> [Estratto fornito]
'''

Molti li ricordano, altri più giovani non li hanno mai conosciuti né hanno potuto apprezzare il loro contributo alla cultura, all’arte, alla scienza, in altre parole alla crescita del pensiero umano. Celebrare i centenari o altre ricorrenze di scrittori, pittori, registi, studiosi, ricercatori, e altre importanti personalità serve forse a trasportali dal loro al nostro tempo per rispondere a domande urgenti della contemporaneità. Poco più di un anno fa prendevano il via in Italia e in moltissimi altri Paesi del mondo tantissime iniziative dedicate ai 100 anni dalla nascita di Leonardo Sciascia. Un ritratto del “maestro di Regalpetra” con Angelo Lauricella, presidente del comitato provinciale Anpi di Agrigento, profondo conoscitore dell’intellettuale siciliano, e anche lui di Racalmuto, il paese dove l’8 gennaio 1921 venne alla luce il “maestro di Regalpetra”, scomparso a Palermo il 20 novembre 1989.
L’8 gennaio 2022, nel giorno della nascita, si sono chiuse le celebrazioni del centenario di Leonardo Sciascia che ha scandito tutto il 2021. Qual è il bilancio delle attività promosse?
L’anno appena trascorso così come il 2019, trentesimo anniversario dalla scomparsa, sono stati l’occasione di ripresa di attenzione su una grande personalità della cultura. A Racalmuto, suo paese natale, in particolare, ma anche in Italia e in molti Paesi europei e del mondo. A Racalmuto naturalmente si sono messi in luce la Fondazione Sciascia e Casa Sciascia, nata in questi anni grazie all’iniziativa e all’impegno di Pippo Di Falco, sindacalista e politico. Sarebbe difficile enumerare le tantissime iniziative tenute nei locali della fondazione dedicata o durante “L’estate di Casa Sciascia” nel Circolo Unione immortalato ne Le parrocchie di Regalpetra. In entrambe, per esempio, sono stati presentati libri che scrittori, critici letterari, docenti universitari hanno dedicato alla ricorrenza: una quantità di opere che rilanciano le idee dello scrittore, il messaggio e l’impegno civile in Italia e nel mondo.
Un rapporto recuperato o mai interrotto con Racalmuto?

'''

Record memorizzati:
'''

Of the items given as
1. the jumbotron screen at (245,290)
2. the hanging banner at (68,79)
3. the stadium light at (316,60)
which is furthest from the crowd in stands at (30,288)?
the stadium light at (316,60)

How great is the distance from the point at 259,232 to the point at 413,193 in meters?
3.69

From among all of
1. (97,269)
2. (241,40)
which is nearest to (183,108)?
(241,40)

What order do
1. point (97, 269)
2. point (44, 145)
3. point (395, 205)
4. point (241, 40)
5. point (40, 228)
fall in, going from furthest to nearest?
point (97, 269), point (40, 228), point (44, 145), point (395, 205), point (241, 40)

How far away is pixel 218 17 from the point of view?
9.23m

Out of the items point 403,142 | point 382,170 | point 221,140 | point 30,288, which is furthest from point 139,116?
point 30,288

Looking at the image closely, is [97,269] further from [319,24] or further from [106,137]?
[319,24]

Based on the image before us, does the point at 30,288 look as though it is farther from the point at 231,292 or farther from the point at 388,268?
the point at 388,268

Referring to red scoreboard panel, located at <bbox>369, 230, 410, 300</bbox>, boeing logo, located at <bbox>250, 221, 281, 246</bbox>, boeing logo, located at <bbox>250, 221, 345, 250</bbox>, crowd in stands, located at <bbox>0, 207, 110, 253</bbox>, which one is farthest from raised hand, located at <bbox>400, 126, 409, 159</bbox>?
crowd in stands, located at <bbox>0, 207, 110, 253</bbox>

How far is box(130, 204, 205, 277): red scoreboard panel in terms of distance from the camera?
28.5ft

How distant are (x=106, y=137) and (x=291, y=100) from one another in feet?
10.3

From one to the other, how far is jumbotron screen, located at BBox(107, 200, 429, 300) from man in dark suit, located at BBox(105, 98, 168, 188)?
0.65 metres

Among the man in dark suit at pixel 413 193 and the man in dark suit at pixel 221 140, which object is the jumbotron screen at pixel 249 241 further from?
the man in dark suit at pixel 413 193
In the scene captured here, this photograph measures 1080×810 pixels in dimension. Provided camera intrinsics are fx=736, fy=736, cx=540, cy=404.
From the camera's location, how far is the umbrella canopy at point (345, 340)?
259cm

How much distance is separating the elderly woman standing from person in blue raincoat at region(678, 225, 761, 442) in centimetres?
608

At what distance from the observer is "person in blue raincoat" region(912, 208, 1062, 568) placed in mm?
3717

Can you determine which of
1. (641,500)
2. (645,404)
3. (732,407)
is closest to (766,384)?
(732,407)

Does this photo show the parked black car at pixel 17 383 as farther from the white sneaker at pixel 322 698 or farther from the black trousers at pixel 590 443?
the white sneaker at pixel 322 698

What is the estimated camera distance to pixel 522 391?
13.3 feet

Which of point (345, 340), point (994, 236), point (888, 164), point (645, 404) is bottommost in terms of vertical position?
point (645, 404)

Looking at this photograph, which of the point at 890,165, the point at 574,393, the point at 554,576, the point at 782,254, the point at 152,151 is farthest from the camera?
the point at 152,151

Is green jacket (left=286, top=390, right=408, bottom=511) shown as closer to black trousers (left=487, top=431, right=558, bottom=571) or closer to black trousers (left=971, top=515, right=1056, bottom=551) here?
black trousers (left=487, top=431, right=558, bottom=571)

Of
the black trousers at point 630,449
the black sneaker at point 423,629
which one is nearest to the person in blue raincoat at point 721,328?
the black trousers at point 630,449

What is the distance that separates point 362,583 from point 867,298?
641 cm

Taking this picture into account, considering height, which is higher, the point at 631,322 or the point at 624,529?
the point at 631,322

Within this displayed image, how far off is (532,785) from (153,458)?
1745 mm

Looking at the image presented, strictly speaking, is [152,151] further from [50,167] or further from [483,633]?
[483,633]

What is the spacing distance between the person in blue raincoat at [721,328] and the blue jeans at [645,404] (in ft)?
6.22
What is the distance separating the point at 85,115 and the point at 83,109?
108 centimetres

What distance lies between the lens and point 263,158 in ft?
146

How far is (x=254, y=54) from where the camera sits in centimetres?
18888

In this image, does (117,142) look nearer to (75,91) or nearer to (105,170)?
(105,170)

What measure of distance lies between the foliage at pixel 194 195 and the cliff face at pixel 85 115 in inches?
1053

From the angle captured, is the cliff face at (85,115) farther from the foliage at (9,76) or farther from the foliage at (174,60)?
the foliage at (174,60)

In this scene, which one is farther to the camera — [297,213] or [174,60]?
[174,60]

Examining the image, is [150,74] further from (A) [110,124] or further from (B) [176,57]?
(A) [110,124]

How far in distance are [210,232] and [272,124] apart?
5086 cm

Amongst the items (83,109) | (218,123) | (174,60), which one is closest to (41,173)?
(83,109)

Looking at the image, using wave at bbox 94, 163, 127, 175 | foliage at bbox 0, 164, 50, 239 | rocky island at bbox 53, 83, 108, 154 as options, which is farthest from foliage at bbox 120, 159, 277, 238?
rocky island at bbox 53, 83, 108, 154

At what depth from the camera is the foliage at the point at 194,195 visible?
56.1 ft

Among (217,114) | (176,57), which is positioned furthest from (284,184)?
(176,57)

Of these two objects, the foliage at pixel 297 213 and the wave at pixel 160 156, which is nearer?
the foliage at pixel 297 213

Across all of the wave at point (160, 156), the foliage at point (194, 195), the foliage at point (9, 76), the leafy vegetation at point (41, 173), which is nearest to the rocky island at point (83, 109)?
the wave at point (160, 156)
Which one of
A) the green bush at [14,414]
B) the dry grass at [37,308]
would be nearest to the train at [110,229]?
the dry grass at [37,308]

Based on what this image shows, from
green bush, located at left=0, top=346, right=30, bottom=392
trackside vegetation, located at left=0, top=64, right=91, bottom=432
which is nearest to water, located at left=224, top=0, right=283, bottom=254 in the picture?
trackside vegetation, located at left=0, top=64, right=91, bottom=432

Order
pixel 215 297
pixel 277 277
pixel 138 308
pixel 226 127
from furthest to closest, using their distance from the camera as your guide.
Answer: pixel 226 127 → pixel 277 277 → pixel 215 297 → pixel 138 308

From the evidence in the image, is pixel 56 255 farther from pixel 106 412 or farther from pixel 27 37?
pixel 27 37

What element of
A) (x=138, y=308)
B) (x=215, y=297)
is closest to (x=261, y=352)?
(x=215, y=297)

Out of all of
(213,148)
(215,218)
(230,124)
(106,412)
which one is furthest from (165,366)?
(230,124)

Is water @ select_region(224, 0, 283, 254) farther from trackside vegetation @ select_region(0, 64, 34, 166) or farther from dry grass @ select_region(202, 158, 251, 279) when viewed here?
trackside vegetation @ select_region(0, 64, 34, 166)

'''

> [Cosa produrre]
Trascrivi dal brano su Leonardo Sciascia tutto il passo che va da "L’8 gennaio 2022, nel" fino a "delle attività promosse?".

> [Risposta attesa]
L’8 gennaio 2022, nel giorno della nascita, si sono chiuse le celebrazioni del centenario di Leonardo Sciascia che ha scandito tutto il 2021. Qual è il bilancio delle attività promosse?